You are provided with a dataset from USA Forensic Science Service which has description of 6 types of glass; defined in terms of their oxide content (i.e. Na, Fe, K, etc). Your task is to use K-Nearest Neighbor (KNN) classifier to classify the glasses.

The original dataset is available at (https://archive.ics.uci.edu/ml/datasets/glass+identification). For detailed description on the attributes of the dataset, please refer to the original link of the dataset in the UCI ML repository.

But the shared drive folder have the dataset for your convenience perform exploratory data analysis on the dataset using Python Pandas, including dropping irrelevant fields for predicted values, and standardization of each attribute.

Following data cleaning, two Scikit-Learn KNN models should be created for two different distance metrics: Square Euclidean and Manhattan distance. The performance of the two models using different distance metrics should be compared in terms of accuracy to the test data and Scikit-Learn Classification Report.

# Importing Packages

In [None]:
import matplotlib.pyplot as plt
import pandas as pd
import numpy as np
from sklearn.neighbors import KNeighborsClassifier, KNeighborsRegressor
import seaborn as sns
#from sklearn import datasets, neighbors
from sklearn.linear_model import LogisticRegression
from mlxtend.plotting import plot_decision_regions
from sklearn.model_selection import cross_val_score # import all the functions reqd for cross validation
from sklearn.model_selection import train_test_split
from sklearn.metrics import roc_auc_score
#for scaling the data
from sklearn.preprocessing import StandardScaler
#for distances
from sklearn.metrics import classification_report
from scipy.spatial import distance

In [None]:
df = pd.read_csv('/content/trainKNN.csv')
df.shape

# Website for given dataset gives 

Attribute Information:

1. Id number: 1 to 214
2. RI: refractive index
3. Na: Sodium (unit measurement: weight percent in corresponding oxide, as are attributes 4-10)
4. Mg: Magnesium
5. Al: Aluminum
6. Si: Silicon
7. K: Potassium
8. Ca: Calcium
9. Ba: Barium
10. Fe: Iron
11. Type of glass: (class attribute)
1 building_windows_float_processed
2 building_windows_non_float_processed
3 vehicle_windows_float_processed
4 vehicle_windows_non_float_processed (none in this database)
5 containers
6 tableware
7 headlamps

In [None]:
attributes = ['Id','RI','Na','Mg','Al','Si','K','Ca','Ba','Fe','Type_Of_Glass']
df.columns = attributes
df.head()

Dropping the Id column

In [None]:
df=df.drop(['Id'], axis=1)
df.head()

Analyzing the data

In [None]:
df.isnull().sum()

In [None]:
df = df.drop_duplicates()

In [None]:
df.shape

Clearly it shows that one duplicate row.

Also no encoding needed.

**Checking if Outliers exist or not**

In [None]:
df.describe().T

In [None]:
for k, v in df.items():
  q1 = v.quantile(0.25)
  q3 = v.quantile(0.75)
  irq = q3 - q1
  v_col = v[(v <= q1 - 1.5 * irq) | (v >= q3 + 1.5 * irq)]
  perc = np.shape(v_col)[0] * 100.0 / np.shape(df)[0]
  print("Column %s outliers = %.2f%%" % (k, perc))

In [None]:
plt.figure(figsize = (16, 12))
sns.heatmap(df.corr(), annot = True, fmt = '.2%')
# plt.savefig('../images/features_correlation.png')

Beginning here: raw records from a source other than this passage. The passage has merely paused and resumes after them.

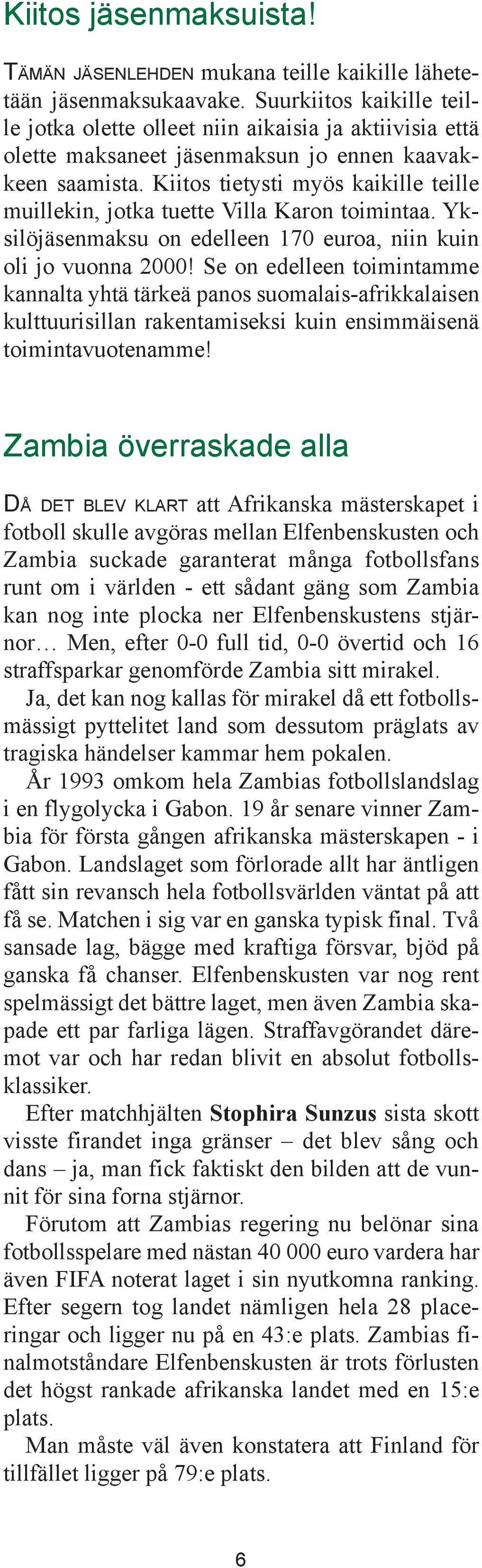 Kiitos jäsenmaksuista!

TÄMÄN JÄSENLEHDEN mukana teille kaikille lähetetään jäsenmaksukaavake. Suurkiitos kaikille teille jotka olette olleet niin aikaisia ja aktiivisia että olette maksaneet jäsenmaksun jo ennen kaavakkeen saamista. Kiitos tietysti myös kaikille teille muillekin, jotka tuette Villa Karon toimintaa. Yksilöjäsenmaksu on edelleen 170 euroa, niin kuin oli jo vuonna 2000! Se on edelleen toimintamme kannalta yhtä tärkeä panos suomalais-afrikkalaisen kulttuurisillan rakentamiseksi kuin ensimmäisenä toimintavuotenamme!

Zambia överraskade alla

DÅ DET BLEV KLART att Afrikanska mästerskapet i fotboll skulle avgöras mellan Elfenbenskusten och Zambia suckade garanterat många fotbollsfans runt om i världen - ett sådant gäng som Zambia kan nog inte plocka ner Elfenbenskustens stjärnor… Men, efter 0-0 full tid, 0-0 övertid och 16 straffsparkar genomförde Zambia sitt mirakel.

Ja, det kan nog kallas för mirakel då ett fotbollsmässigt pyttelitet land som dessutom präglats av tragiska händelser kammar hem pokalen.

År 1993 omkom hela Zambias fotbollslandslag i en flygolycka i Gabon. 19 år senare vinner Zambia för första gången afrikanska mästerskapen - i Gabon. Landslaget som förlorade allt har äntligen fått sin revansch hela fotbollsvärlden väntat på att få se. Matchen i sig var en ganska typisk final. Två sansade lag, bägge med kraftiga försvar, bjöd på ganska få chanser. Elfenbenskusten var nog rent spelmässigt det bättre laget, men även Zambia skapade ett par farliga lägen. Straffavgörandet däremot var och har redan blivit en absolut fotbollsklassiker.

Efter matchhjälten Stophira Sunzus sista skott visste firandet inga gränser – det blev sång och dans – ja, man fick faktiskt den bilden att de vunnit för sina forna stjärnor.

Förutom att Zambias regering nu belönar sina fotbollsspelare med nästan 40 000 euro vardera har även FIFA noterat laget i sin nyutkomna ranking. Efter segern tog landet nämligen hela 28 placeringar och ligger nu på en 43:e plats. Zambias finalmotståndare Elfenbenskusten är trots förlusten det högst rankade afrikanska landet med en 15:e plats.

Man måste väl även konstatera att Finland för tillfället ligger på 79:e plats.

6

**Better correlatin for Type_Of_Glass with Al, Ba and Na.**

# kNN model

In [None]:
b = []
for i in df.keys():
  b.append(i)
print(b)

In [None]:
b.remove('Type_Of_Glass')
print(b)

**Now we are taking the feature set as b**

In [None]:
X = df[b].values#array of features
y = df['Type_Of_Glass'].values

**Splitting of data**

In [None]:
x_train, x_test, y_train, y_test = train_test_split(X,y,test_size = 0.2)


**Scaling of data**

In [None]:
scaler = StandardScaler()
x_train = scaler.fit_transform(x_train)
x_test = scaler.transform(x_test)

# Initializing and fitting the k-NN model by splitting the train data

**BY EUCLIDEAN METRIC**

In [None]:
for i in [1,2,3,4,5,6,7,8,9,10,20,25,30,35,40,45,50]:
  knn = KNeighborsClassifier(i,metric=distance.sqeuclidean) #initialising the model
  knn.fit(x_train,y_train) # training the model
  print("K value  : " , i, " score : ", np.mean(cross_val_score(knn, x_train, y_train, cv=4))) #predicting using the model


In [None]:
knn = KNeighborsClassifier(n_neighbors=5,metric=distance.sqeuclidean) #it will initialise the model with @neighbours as k 
knn.fit(x_train, y_train) # train the model
print("Train Accuracy : ", knn.score(x_train,y_train)) # test the model and it computes the accuracy (train data accuracy)
print("Val Accuracy : ", np.mean(cross_val_score(knn, x_train, y_train, cv=4)))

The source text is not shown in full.